Extrait du document
-=-=-
Lundi 13
Je crois que le bruit du monde m’atteint autant que celui en moi. J’ai tellement mal aux mains, le bras, le dos, le corps, j’abandonne la journée au canapé, à l’oxygène et à Game of Thrones. Le soir, nous organisons le voyage de novembre, un peu en dehors de son anniversaire mais c’est le mieux que nous puissions faire. Ce qui précipite l’achat du livre que je souhaite lui offrir, il va falloir que j’y pense bientôt.
La nuit, je demande à mon inconscient comment je peux aborder ma colère, celle enfouie – j’ai beau dire que je ne veux pas m’en occuper… c’est faux, évidemment. Je vais juste.. je ne sais pas.. y aller avec des moufles.
-=-=-
Données fournies
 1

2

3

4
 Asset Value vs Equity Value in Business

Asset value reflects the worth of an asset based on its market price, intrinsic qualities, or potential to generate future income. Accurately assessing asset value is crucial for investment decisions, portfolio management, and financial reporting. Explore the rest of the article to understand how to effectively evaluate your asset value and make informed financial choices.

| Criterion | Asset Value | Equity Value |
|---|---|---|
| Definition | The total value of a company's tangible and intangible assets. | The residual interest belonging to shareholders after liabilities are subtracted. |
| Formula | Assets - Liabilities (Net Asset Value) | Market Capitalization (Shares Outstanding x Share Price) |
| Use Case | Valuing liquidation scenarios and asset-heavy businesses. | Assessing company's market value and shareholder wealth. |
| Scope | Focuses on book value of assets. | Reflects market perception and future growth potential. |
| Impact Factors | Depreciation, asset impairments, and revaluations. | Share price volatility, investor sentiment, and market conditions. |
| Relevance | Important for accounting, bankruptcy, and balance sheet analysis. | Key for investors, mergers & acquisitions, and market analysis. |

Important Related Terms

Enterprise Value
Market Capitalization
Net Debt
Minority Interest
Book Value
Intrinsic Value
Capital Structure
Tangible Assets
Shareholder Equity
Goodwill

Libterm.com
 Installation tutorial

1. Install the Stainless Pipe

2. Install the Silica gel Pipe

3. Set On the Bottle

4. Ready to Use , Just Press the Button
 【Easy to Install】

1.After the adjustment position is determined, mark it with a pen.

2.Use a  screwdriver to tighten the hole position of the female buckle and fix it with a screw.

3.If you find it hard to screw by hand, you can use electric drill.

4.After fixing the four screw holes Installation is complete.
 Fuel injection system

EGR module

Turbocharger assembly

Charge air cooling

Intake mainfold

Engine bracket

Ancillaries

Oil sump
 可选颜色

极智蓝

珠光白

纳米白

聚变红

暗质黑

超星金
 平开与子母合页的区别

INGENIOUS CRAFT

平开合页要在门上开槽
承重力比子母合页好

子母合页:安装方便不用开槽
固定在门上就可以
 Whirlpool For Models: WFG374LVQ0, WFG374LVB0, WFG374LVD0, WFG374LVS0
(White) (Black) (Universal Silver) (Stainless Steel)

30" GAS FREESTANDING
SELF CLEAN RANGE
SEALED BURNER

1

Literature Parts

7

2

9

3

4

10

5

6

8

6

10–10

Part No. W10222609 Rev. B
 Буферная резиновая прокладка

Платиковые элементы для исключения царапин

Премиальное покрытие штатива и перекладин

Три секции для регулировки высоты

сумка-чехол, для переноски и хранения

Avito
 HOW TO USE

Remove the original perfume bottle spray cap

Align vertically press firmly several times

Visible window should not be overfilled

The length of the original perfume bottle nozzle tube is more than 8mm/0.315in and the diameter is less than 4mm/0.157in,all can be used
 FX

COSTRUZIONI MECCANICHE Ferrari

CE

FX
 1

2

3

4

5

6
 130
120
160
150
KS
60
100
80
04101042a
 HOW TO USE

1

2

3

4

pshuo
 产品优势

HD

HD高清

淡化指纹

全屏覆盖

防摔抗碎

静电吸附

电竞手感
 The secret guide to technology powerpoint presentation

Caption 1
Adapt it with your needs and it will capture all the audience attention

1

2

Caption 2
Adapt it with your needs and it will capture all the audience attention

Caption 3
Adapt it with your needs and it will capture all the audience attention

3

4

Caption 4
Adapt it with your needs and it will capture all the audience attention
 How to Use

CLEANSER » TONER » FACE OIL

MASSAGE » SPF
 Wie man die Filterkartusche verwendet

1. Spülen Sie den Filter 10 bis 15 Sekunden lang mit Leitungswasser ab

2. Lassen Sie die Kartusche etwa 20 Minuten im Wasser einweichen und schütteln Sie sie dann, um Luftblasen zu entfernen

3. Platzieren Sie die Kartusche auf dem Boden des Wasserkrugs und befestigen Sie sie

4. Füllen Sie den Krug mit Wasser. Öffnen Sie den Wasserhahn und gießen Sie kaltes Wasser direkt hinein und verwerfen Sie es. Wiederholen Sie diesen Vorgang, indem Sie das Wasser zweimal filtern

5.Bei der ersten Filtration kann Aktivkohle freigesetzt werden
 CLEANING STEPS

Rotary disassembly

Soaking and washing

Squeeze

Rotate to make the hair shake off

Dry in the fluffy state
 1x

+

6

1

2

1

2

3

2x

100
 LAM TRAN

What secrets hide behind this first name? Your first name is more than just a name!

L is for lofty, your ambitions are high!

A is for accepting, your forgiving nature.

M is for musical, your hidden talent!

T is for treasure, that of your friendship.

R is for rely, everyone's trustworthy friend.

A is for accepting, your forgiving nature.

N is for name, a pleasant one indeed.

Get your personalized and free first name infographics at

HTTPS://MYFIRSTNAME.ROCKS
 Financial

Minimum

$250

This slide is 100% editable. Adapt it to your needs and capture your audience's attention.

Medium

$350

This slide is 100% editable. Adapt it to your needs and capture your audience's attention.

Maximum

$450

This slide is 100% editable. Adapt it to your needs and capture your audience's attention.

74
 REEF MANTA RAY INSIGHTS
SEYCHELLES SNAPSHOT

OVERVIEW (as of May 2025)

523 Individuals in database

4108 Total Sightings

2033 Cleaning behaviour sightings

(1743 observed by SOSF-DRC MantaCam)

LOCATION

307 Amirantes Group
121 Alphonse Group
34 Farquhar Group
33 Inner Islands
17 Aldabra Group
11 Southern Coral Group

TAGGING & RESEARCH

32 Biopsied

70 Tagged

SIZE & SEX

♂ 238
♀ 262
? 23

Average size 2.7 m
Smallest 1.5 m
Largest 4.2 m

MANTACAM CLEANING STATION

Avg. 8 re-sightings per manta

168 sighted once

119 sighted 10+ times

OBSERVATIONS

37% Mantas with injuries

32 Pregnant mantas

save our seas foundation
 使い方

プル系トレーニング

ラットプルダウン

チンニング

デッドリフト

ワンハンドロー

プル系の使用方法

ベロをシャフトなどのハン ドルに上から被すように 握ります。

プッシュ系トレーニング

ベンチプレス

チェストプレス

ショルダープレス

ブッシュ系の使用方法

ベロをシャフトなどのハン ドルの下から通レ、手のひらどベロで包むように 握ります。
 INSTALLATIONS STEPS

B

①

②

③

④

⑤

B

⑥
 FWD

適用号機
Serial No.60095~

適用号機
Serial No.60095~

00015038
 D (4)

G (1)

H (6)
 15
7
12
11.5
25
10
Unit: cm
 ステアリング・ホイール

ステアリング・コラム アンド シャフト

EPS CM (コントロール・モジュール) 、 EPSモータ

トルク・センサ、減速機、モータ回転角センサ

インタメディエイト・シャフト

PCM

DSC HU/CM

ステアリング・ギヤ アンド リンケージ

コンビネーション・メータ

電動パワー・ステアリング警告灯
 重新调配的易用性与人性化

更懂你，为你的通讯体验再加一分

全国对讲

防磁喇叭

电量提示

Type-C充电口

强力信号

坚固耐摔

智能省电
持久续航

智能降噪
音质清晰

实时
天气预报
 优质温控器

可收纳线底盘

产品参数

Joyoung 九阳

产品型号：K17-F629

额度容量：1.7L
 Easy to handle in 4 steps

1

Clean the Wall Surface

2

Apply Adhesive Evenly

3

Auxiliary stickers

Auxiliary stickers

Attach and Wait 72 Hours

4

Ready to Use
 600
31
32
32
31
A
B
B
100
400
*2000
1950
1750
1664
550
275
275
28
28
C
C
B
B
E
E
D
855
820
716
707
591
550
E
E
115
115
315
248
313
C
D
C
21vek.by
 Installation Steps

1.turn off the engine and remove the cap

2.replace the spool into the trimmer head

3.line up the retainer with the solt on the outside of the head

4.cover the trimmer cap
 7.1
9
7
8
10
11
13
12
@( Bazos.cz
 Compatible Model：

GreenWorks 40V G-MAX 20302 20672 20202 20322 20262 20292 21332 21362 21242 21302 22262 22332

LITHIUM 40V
-=-=-
D'après les informations
(A) Dans l'extrait, à quoi la journée du lundi est-elle abandonnée ?
(B) D'après l'extrait, qu'est-ce qui rend l'achat du livre plus pressant ?

Réponses attendues
(A) Au canapé, à l'oxygène et à Game of Thrones.

(B) Le soir, le voyage de novembre est organisé, un peu en dehors de l'anniversaire. Cette organisation précipite l'achat du livre à offrir, auquel il va falloir penser bientôt.